Tuesday, January 1, 2013

Rewarding Bad Behaviour in the Capital Market


By Olu Akanmu

It is important to lend additional voice and question the rationale behind the federal government N22.6 billion bail-out of some capital market operators. It is tantamount to rewarding bad behavior and excessive risk-taking at public expense. For the stock broking firms that will benefit from this largesse, if their investments have been profitable and they made a kill in the capital market, they would not have shared their profit with the public. The action of government is therefore tantamount to endorsing the privatization of profits and the socialization of losses if you have the lobby and the political connection to dumb your losses on the Nigerian people. By setting this precedent, the government has further ossified the moral hazard problem in our financial system. If an investor taking an investment risk knows that he can appropriate his gains but can pass his losses to another party, he will take excessive unreasonable risk as he has nothing to lose. This moral hazard problem was at the heart of the misbehaviour of investment bankers in the recent global financial crisis, when they could made huge bonuses if their bets worked out but pass the loss to shareholders if it didn’t. This coupled with the implicit guarantee of their risk by the public especially if they were “too big to fail, essentially a public subsidy of their risk further compounded their bad behaviour. They created a tower of complex financial instruments that had little bearing to their underlying assets, played roulette and casino at public expense, made initial huge gains which they pocketed until their financial derivative instruments fell like a pack of cards.
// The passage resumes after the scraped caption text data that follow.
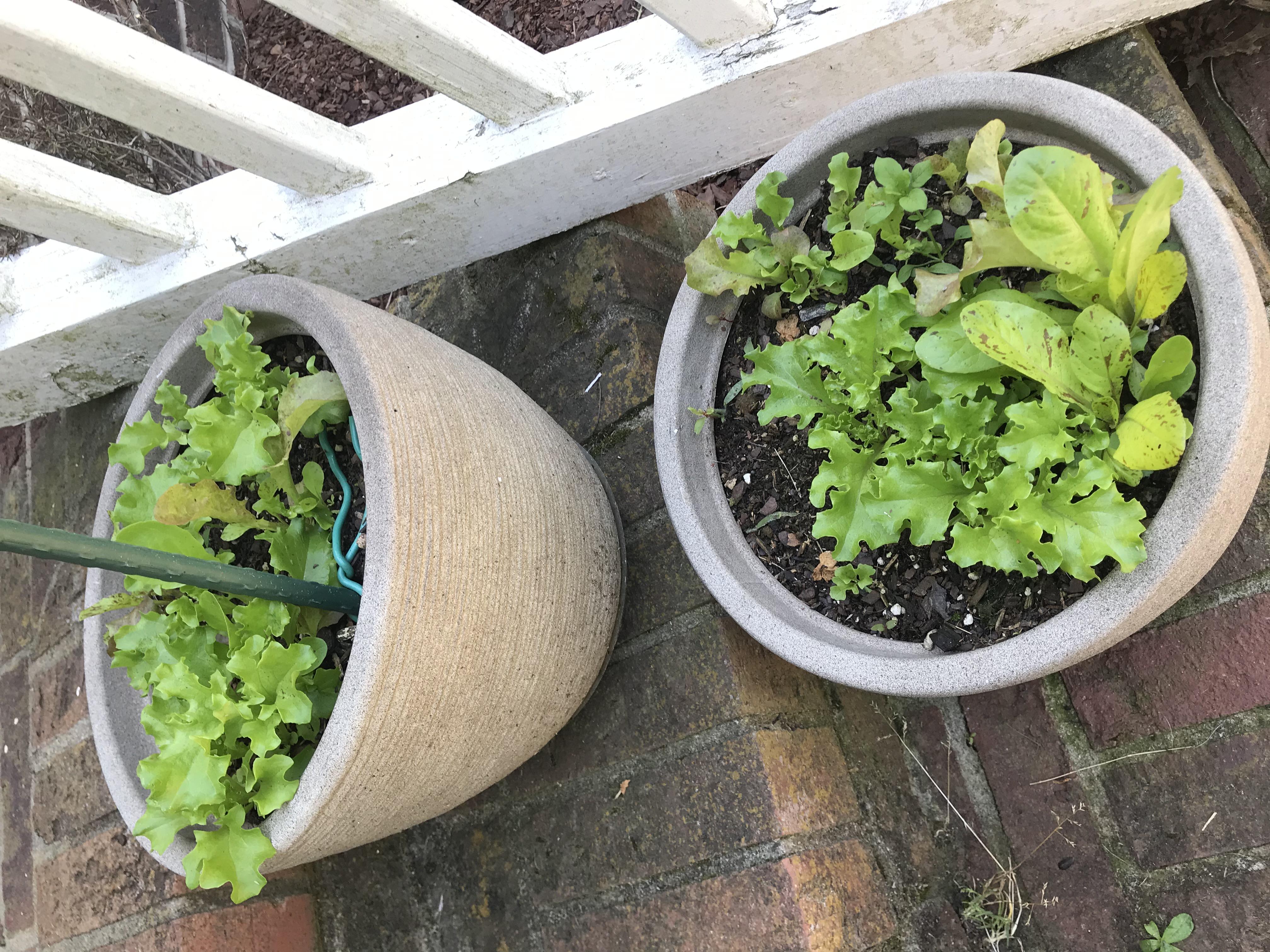 lett-uce growing in pots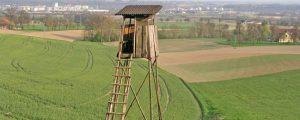 Wölfe: Niederösterreich ändert Jagdgesetz
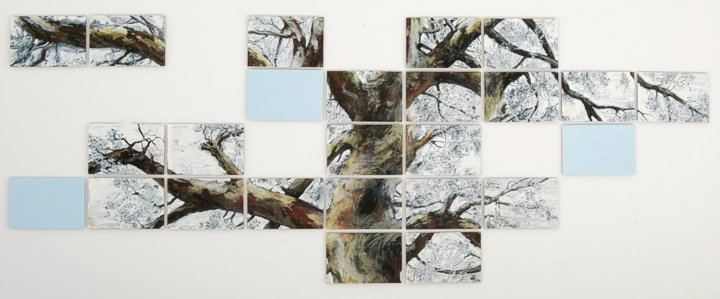 Boom van de Wieger 420 x 158 cm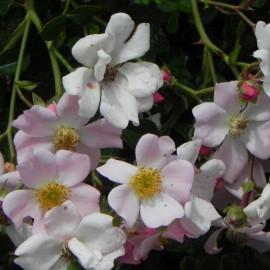 Růže pokryvná-růžová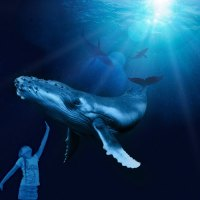 "Das Palma Aquarium präsentiert ""Giganten der Ozeane"""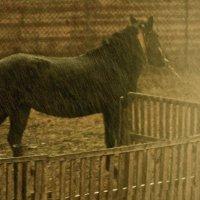 Дождь. Лошадь. Декабрь. :: Леонид Шаян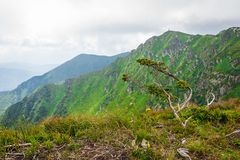 风景,旅行,旅游业 绿色山,树,草 水平的框架 免版税库存照片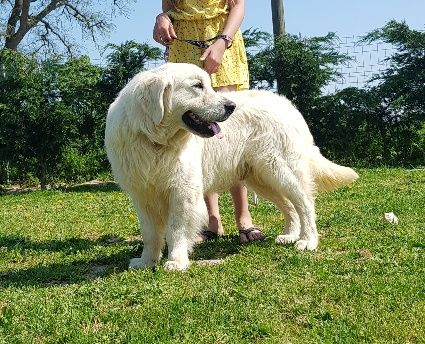 Les Golden Retriever de l'affixe de l eternel mitness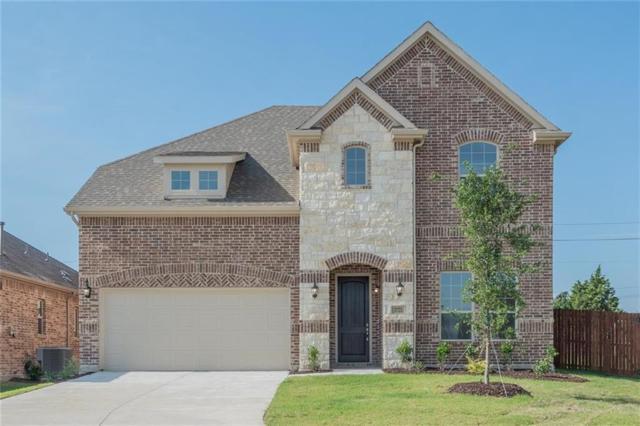 3721 Delta Drive, Mckinney, TX 75071 (MLS #13676828) :: Magnolia Realty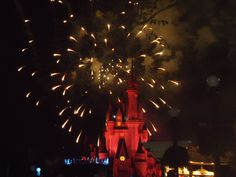 Show no Magic Kingdom!!!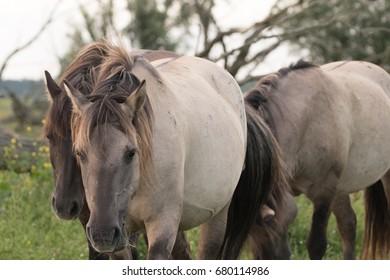 Konik horse walking
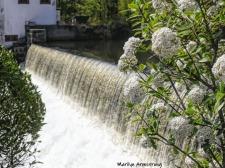 180-Flowers-and-Falls-Mumford-May-Mar-05072019_089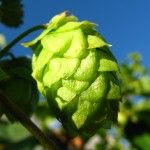 Hops Flower 150x150 Ayurveda for Insomnia: Ayurvedic Herbs for Treating Insomnia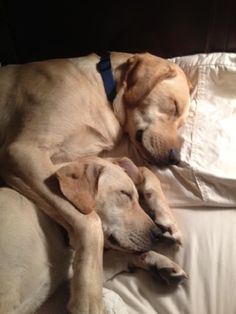 Tank - yellow Labrador Retriever I had to ask my family if they let my dogs on the bed while I was out of town, because these dogs are IDENTICAL to ours!! And they even sleep like this!!! #labradorretriever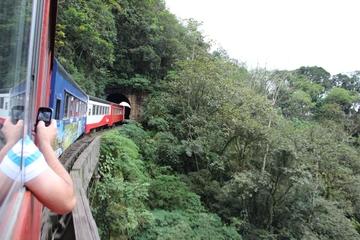 Rail Tour from Curitiba to Morrete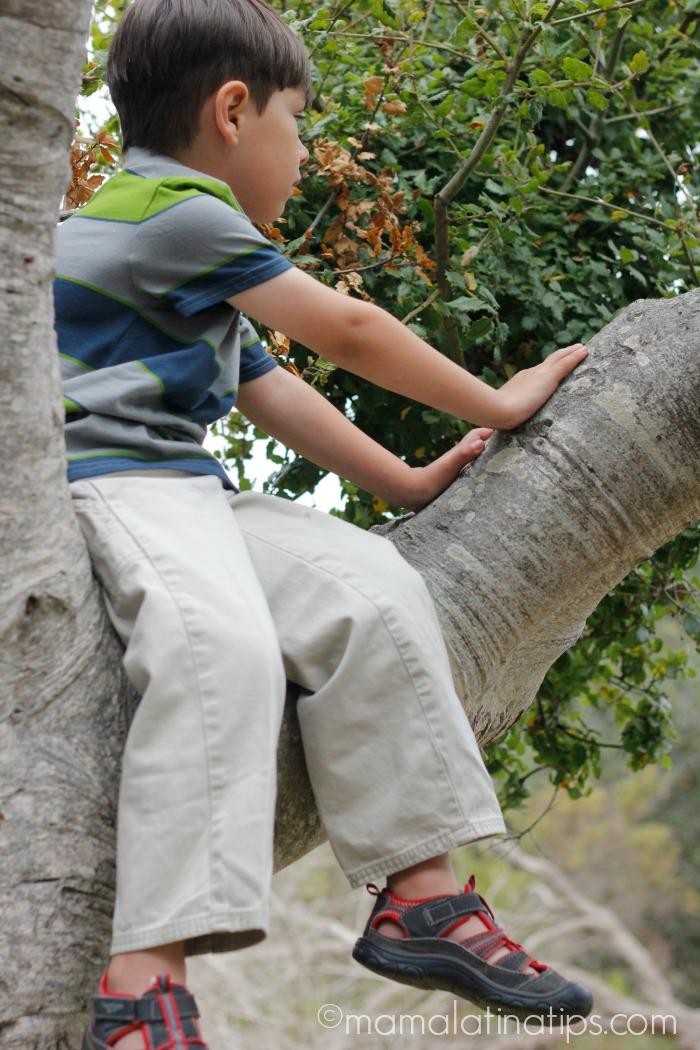 Kid sitting on an oak tree - mamalatinatips.com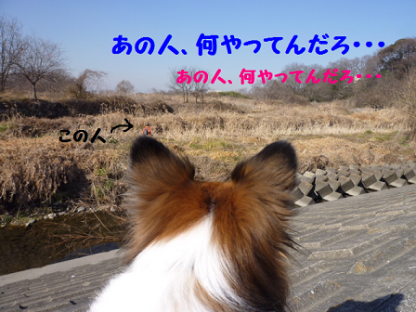 2011226-3.png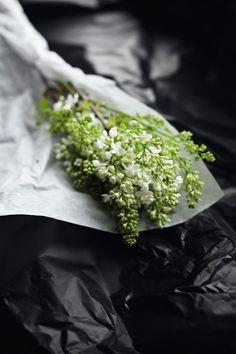 Flowers | Suvi Sur Le Vif / Lily.fi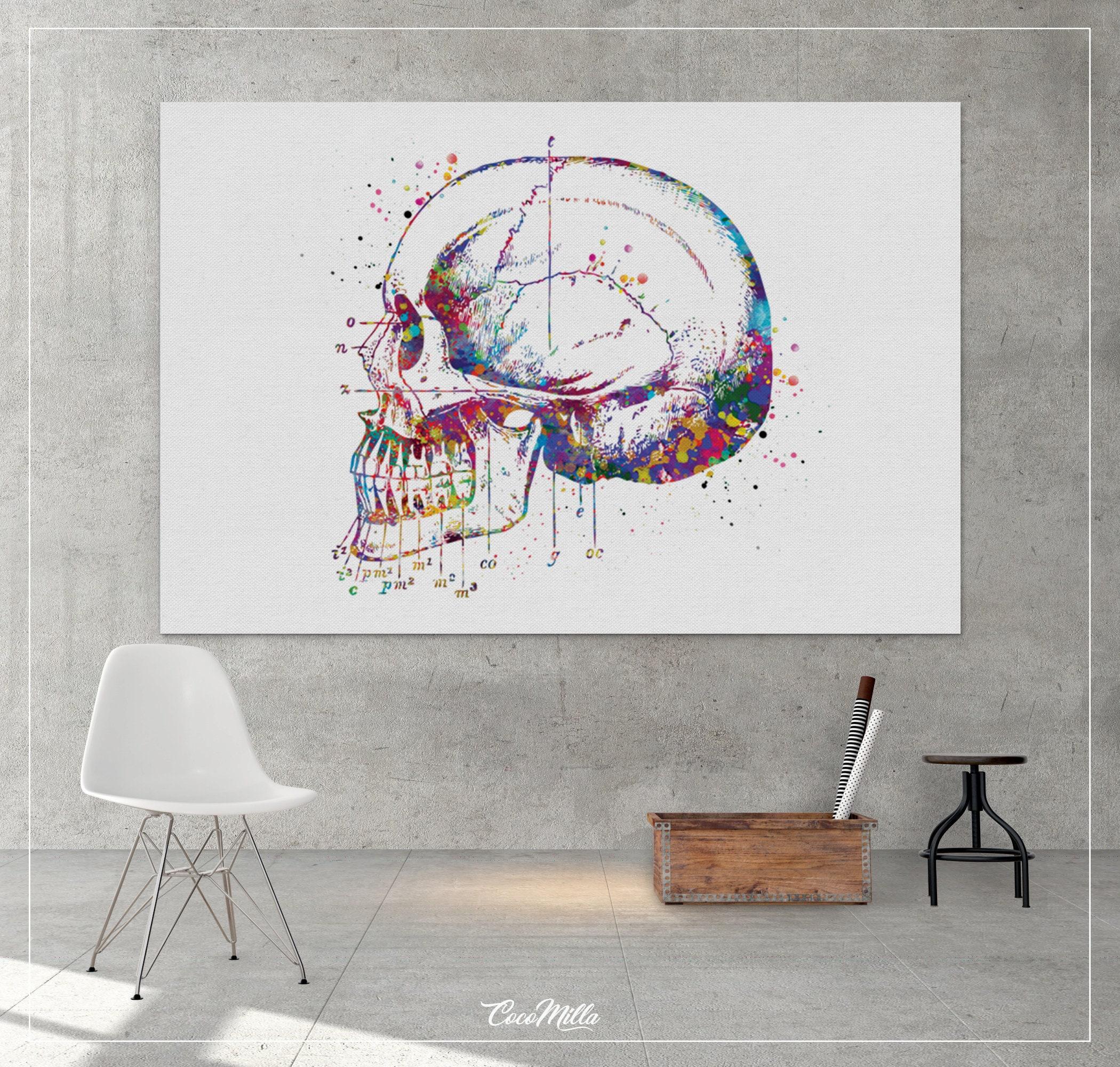 Niedlich Anatomie Des Menschen Für Medizinstudenten Fotos - Anatomie ...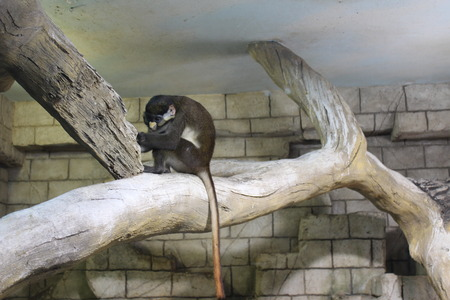 Monkeys are similar to us and very often copy our behavior showing reason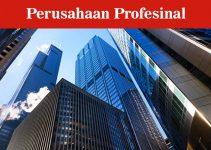 Ciri Perusahaan Profesional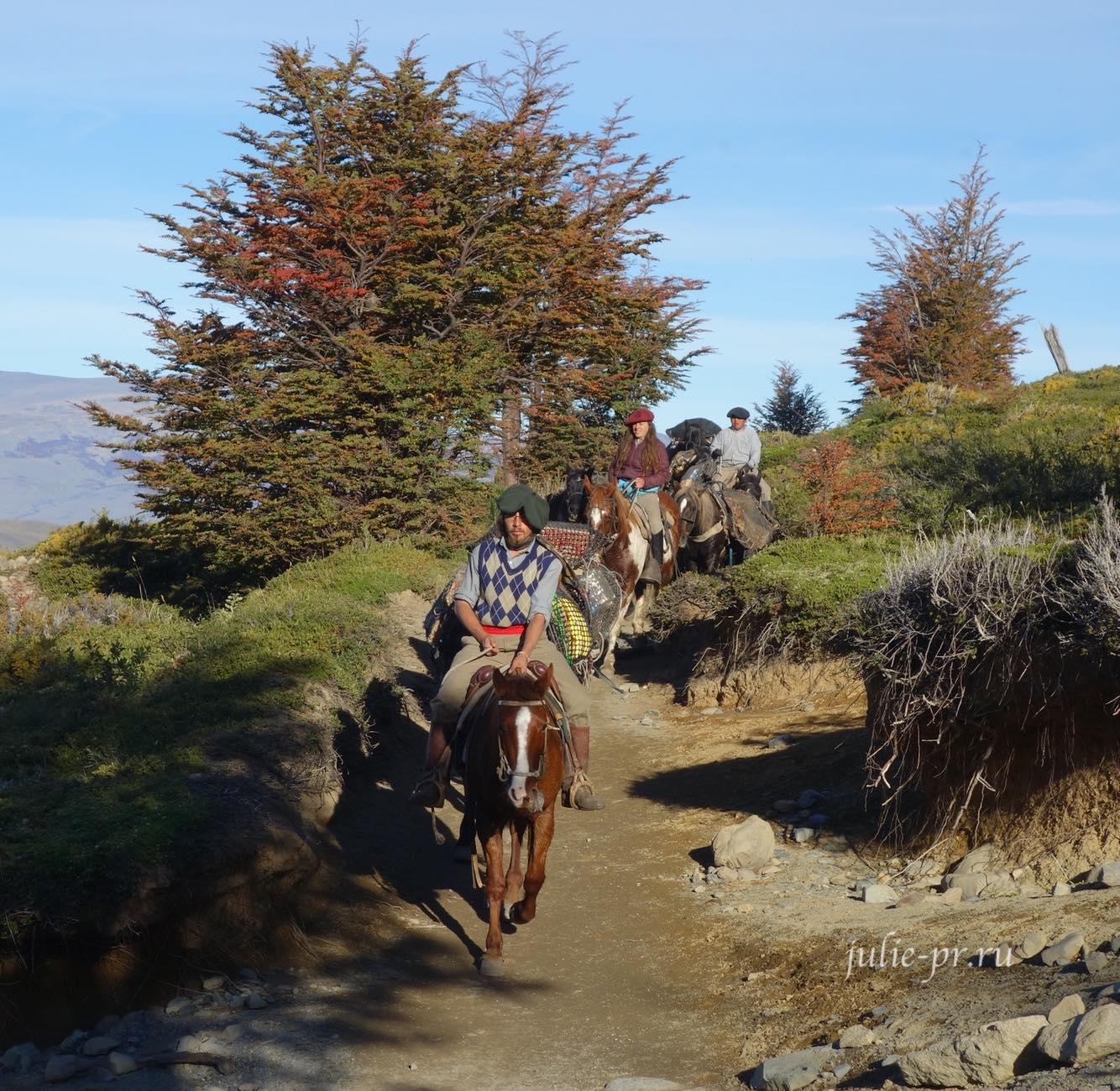 Чили, Патагония, Торрес-дель-Пайне, лошади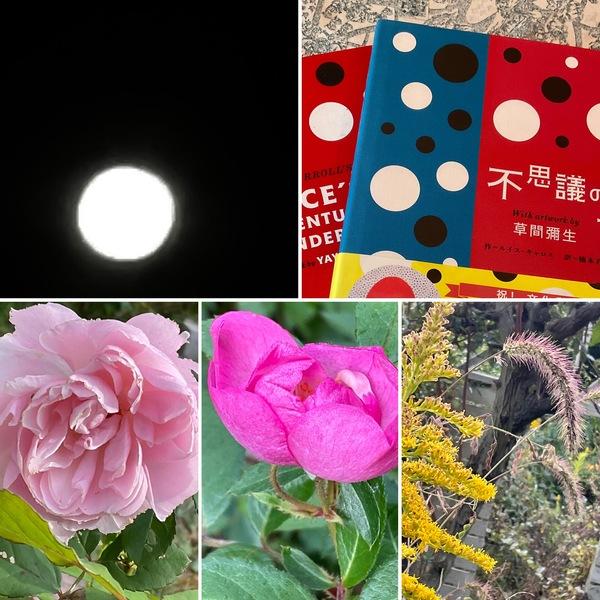 昨夜は満月🌕ベッド🛌に寝ながらのお月見😊アリスの絵本を直島土産でいただきました。📚秋がさらに深まる不思議の国に迷い込んでくださいね。🤗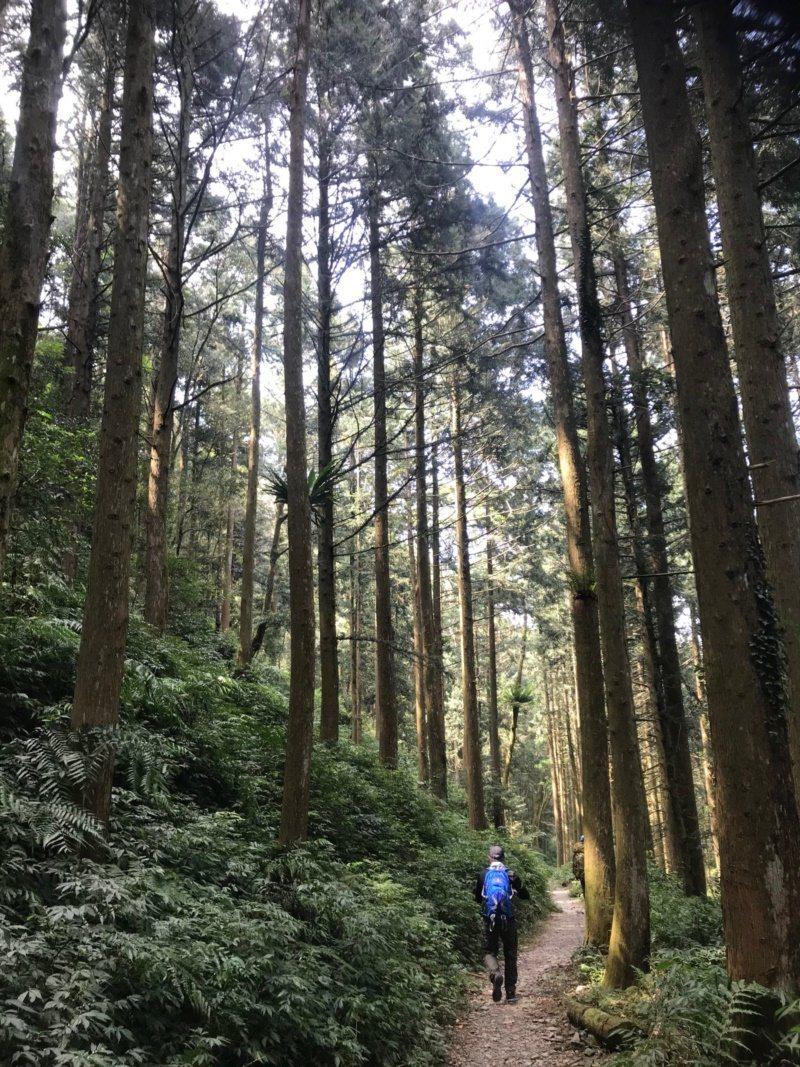 台灣山林分布許多美麗林道,要親身體驗才能感受大自然之美。 圖/徐白櫻 攝影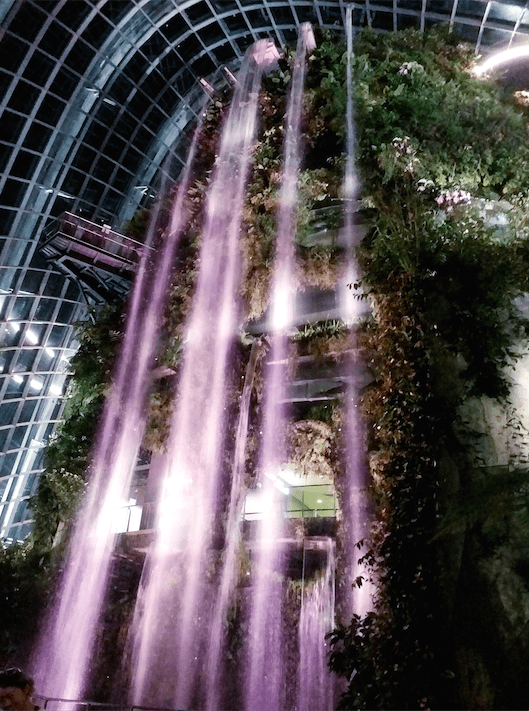 2.Cloud forest waterfall.png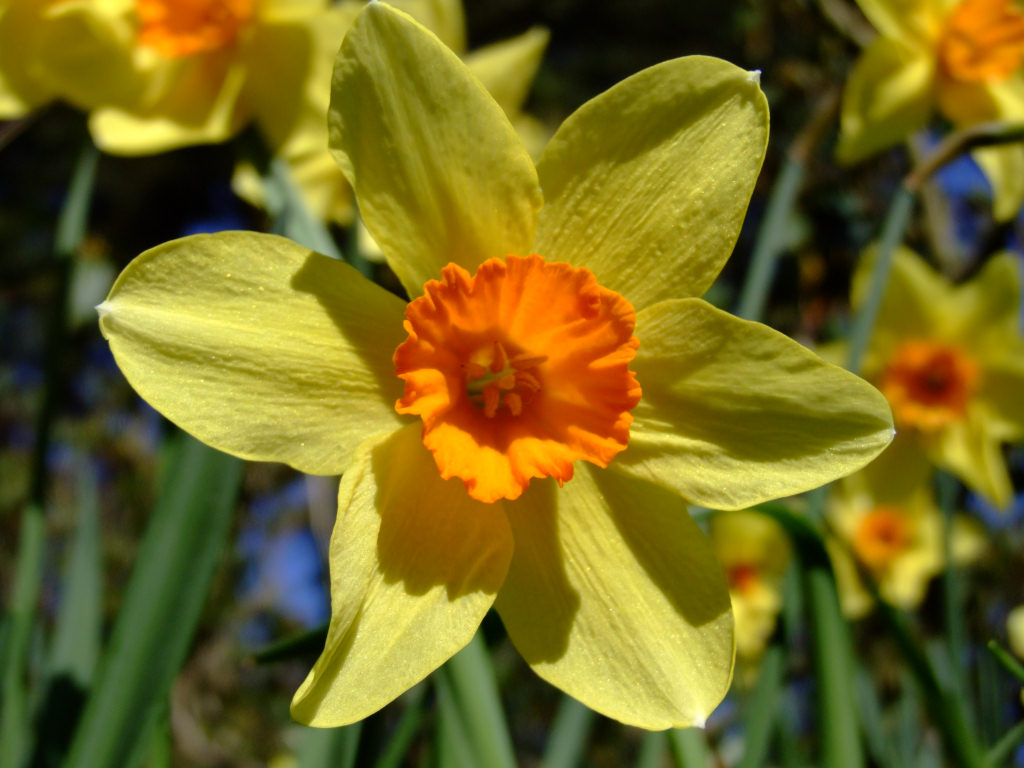 """the daffodils and to daffodils Fair daffodils, we weep to see almost forgotten in the eighteenth century, and in the nineteenth century alternately applauded for his poetry's lyricism and condemned for its """"obscenities,."""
Where these investment banking businesses shared a common capital base with retail banking as one organic financial institution, essentially leveraging public deposits in their banks to trade, they created assets that wiped off the bank’s capital and public retail deposits in their institutions. Where they were big banks, sometimes with a century of public retail deposits, the financial system was put a systemic risk of collapse and the state have had to intervene to bail them out largely to protect public deposits. This experience has fuelled calls for the full organic separation of investment and retail banking in the financial system. It is difficult to understand how this logic of bail out applies to the stock brokers who will enjoy N23 billion government largesse. A public bail out of a financial institution is justified only if they pose a systemic risk to the financial system should they fail. A systemic risk is the risk that the entire financial system will fail and collapse and it is different from the risk of financial failure of an individual or group within the financial system. The first question to ask is whether the failure of the selected stock broking firms being offered this government largesse can pull down the entire financial system or pose a systemic risk. Certainly not! These stock broking firms are not banks and their size relative to the whole financial ecosystem poses no fundamental systemic risk. What then is the rationale for the bail out?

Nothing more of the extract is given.